Germany’s DAX edged higher and closed at around 0.5% on the upside as France’s CAC gained 0.3%.
In Italy, the FTSE MIB rose 0.6% before falling during the afternoon session. This followed reports that Brussels was considering sanctions due to Rome’s inability to control public debt.
Elsewhere U.K. and U.S. markets remained closed on Monday, which saw reduced trading volumes.
Investors across the Atlantic have largely been focused on parliamentary elections, whose results indicate the Liberal and Green parties had a strong outing. It was also the same for eurosceptic parties in Britain and France, with results showing that the groups have held the gains seen during the 2014 elections.
But pro-EU parties should still be able to take up the lion’s share of the seats in the E.U. Parliament, expected to be about two-thirds of all available seats.

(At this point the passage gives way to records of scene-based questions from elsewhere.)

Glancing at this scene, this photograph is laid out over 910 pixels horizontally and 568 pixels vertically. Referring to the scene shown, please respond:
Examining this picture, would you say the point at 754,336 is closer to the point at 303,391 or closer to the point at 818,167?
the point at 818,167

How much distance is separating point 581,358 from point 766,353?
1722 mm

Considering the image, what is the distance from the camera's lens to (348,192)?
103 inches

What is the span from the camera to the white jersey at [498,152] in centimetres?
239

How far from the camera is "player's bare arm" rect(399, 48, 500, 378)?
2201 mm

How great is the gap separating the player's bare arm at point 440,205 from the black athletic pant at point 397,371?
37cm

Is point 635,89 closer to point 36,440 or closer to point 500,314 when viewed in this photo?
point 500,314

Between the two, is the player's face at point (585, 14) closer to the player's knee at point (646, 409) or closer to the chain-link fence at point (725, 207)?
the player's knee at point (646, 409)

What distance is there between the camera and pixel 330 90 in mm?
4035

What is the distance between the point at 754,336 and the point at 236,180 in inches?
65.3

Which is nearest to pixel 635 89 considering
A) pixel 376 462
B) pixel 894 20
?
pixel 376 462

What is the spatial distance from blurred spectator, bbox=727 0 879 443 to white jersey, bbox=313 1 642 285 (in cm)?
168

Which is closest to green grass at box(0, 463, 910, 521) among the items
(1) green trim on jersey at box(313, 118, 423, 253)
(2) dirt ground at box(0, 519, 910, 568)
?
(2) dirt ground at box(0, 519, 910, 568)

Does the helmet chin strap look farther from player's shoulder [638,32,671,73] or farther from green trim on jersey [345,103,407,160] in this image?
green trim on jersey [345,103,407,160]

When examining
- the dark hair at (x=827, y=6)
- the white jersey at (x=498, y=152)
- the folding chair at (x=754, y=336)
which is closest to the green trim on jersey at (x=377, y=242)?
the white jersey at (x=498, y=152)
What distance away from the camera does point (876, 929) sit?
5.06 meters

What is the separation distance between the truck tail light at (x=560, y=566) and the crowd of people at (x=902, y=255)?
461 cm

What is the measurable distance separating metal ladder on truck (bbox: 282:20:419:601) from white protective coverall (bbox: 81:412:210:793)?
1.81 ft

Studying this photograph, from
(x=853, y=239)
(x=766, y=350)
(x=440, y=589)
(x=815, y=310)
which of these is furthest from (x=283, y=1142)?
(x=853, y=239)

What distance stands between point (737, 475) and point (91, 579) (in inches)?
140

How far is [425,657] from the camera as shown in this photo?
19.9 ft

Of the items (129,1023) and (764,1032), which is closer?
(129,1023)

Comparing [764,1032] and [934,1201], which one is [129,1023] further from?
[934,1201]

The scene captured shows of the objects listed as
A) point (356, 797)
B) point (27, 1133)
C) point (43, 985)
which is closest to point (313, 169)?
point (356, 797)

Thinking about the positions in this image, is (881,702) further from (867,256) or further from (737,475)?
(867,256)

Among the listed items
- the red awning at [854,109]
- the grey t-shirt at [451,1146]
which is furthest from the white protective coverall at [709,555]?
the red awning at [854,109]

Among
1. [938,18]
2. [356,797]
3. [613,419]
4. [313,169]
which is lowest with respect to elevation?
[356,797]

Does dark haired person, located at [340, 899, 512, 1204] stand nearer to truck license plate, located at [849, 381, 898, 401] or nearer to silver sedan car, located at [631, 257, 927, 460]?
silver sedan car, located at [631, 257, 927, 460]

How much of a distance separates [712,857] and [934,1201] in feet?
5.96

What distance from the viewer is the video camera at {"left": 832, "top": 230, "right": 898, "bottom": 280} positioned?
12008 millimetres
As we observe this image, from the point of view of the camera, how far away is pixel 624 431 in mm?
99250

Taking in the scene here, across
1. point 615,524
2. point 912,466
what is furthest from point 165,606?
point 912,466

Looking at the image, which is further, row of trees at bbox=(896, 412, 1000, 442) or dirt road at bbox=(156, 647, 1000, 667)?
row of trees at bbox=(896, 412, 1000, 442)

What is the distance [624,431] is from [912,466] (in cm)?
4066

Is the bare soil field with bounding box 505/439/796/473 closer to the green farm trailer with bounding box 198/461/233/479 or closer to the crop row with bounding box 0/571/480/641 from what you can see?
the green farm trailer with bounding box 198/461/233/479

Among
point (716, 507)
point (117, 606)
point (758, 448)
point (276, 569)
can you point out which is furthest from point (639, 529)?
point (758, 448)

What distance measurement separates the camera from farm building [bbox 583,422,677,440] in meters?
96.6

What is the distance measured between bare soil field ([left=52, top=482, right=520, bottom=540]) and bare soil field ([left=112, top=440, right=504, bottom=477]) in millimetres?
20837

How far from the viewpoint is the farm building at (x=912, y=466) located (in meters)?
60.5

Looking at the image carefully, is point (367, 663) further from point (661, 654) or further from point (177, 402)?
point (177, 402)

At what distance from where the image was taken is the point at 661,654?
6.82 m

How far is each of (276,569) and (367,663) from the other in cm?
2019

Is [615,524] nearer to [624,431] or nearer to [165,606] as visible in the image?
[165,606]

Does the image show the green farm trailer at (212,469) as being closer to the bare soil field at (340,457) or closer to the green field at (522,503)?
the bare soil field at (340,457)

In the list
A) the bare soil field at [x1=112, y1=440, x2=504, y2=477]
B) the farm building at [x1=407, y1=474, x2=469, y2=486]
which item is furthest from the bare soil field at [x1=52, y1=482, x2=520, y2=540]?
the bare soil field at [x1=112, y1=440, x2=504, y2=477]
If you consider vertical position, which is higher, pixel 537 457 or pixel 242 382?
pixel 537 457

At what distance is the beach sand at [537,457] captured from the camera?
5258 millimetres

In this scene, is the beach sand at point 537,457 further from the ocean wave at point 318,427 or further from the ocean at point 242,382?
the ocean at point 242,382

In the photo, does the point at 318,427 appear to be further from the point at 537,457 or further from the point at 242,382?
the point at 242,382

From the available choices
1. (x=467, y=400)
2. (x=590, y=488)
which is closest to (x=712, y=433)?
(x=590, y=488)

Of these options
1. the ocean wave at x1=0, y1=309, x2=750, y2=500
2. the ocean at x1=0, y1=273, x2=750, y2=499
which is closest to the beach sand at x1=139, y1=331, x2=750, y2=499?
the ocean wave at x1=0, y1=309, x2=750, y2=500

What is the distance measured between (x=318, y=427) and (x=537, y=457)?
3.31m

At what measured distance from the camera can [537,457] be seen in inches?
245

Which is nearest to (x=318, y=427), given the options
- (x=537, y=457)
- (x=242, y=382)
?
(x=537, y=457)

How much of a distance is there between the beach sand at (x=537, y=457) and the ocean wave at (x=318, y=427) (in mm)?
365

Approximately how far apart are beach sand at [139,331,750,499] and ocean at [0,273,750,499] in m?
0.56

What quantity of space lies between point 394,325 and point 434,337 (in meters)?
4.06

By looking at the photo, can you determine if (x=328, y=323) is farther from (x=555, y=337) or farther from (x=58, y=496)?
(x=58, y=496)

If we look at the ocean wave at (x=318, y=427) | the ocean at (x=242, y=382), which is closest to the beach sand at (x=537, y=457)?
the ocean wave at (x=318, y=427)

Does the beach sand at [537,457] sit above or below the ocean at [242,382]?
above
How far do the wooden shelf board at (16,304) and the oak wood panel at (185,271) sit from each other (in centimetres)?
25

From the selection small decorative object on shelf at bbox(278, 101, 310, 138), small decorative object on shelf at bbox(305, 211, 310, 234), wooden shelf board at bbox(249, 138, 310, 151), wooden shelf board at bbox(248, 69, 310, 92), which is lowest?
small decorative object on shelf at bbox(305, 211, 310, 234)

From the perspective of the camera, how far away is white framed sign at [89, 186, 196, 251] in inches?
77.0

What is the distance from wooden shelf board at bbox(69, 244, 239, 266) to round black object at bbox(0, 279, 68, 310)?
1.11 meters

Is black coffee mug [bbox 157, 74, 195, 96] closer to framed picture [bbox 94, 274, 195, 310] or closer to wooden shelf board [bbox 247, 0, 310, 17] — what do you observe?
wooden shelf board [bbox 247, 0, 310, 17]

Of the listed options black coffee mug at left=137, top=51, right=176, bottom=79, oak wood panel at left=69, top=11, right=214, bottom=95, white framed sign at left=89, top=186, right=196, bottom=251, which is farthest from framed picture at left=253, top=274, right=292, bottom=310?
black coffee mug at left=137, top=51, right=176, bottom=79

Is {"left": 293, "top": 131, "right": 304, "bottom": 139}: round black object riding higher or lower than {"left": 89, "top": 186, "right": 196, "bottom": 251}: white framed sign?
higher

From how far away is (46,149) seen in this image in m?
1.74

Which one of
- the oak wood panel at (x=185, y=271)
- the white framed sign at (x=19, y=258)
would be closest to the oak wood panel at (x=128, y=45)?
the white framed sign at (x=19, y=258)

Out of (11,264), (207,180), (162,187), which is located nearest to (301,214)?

In the U.K., Nigel Farage’s Brexit Party won comfortably against the two major parties in Britain. The same was witnessed in France where Marine Le Pen’s National Rally party just edged out President Emmanuel Macron’s party.
The auto sector rose early 1.5%, with much of the boost coming from the news that automakers Fiat Chrysler Automobiles and Renault are likely to merge.
French carmaker surged 12%, the biggest gain among autos, which saw it top the European benchmark. Fiat shares also rose, gaining by a healthy 8%. In the morning, Fiat Chrysler confirmed the merger talks and said the two companies would have combined annual sales of up to 8.7 million vehicles.
The Renault/FCA merger news saw the shares of competitor Peugeot Citroen fall by more than 3% to become the worst performing auto sector stock in Europe.
The euro trimmed earlier gains made on Monday, which saw the currency trade at $1.12 to the dollar.